## Short problem:
Reproduce, word for word, the stretch of the hyperbolic-function exercises from "4. Show that" through "for \(\cosh 2 x\).".

4.07c Hyperbolic identity: cosh^2(x) - sinh^2(x) = 1

4

1. Starting from the definitions of \(\sinh x\) and \(\cosh x\) in terms of exponentials, prove that $$\cosh ^ { 2 } x - \sinh ^ { 2 } x = 1$$
2. Solve the equation \(4 \cosh ^ { 2 } x + 9 \sinh x = 13\), giving the answers in exact logarithmic form.
3. Show that there is only one stationary point on the curve $$y = 4 \cosh ^ { 2 } x + 9 \sinh x$$ and find the \(y\)-coordinate of the stationary point.
4. Show that \(\int _ { 0 } ^ { \ln 2 } \left( 4 \cosh ^ { 2 } x + 9 \sinh x \right) \mathrm { d } x = 2 \ln 2 + \frac { 33 } { 8 }\).

4

1. Prove, using exponential functions, that $$\sinh 2 x = 2 \sinh x \cosh x$$ Differentiate this result to obtain a formula for \(\cosh 2 x\).

## Record excerpts:
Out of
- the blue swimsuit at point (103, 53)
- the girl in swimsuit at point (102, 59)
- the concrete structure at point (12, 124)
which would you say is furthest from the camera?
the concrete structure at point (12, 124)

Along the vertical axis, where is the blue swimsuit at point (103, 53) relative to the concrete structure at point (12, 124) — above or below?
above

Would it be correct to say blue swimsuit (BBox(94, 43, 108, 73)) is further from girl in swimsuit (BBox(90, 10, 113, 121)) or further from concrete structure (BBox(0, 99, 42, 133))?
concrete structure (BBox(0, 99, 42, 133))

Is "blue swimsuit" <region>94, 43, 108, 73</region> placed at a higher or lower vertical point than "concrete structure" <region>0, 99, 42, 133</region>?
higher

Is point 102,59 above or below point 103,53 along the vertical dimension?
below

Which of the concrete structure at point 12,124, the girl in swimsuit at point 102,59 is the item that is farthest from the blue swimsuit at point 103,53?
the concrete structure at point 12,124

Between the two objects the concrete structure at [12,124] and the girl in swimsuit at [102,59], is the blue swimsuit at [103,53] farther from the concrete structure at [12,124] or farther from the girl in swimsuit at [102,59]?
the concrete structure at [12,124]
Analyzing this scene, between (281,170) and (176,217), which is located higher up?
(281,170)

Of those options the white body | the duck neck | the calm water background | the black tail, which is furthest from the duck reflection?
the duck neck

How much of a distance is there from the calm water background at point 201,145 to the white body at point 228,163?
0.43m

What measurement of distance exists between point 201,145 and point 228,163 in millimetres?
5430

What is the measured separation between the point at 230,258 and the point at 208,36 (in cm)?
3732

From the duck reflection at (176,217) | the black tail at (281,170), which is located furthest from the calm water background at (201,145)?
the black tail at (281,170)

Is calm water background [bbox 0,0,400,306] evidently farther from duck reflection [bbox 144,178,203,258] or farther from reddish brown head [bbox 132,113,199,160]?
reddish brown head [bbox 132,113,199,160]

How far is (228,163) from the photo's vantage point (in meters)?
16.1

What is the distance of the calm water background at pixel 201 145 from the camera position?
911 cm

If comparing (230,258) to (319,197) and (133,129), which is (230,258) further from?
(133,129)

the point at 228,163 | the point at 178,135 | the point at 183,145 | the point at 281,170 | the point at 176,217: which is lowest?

## The result:
4. Show that \(\int _ { 0 } ^ { \ln 2 } \left( 4 \cosh ^ { 2 } x + 9 \sinh x \right) \mathrm { d } x = 2 \ln 2 + \frac { 33 } { 8 }\).

4

1. Prove, using exponential functions, that $$\sinh 2 x = 2 \sinh x \cosh x$$ Differentiate this result to obtain a formula for \(\cosh 2 x\).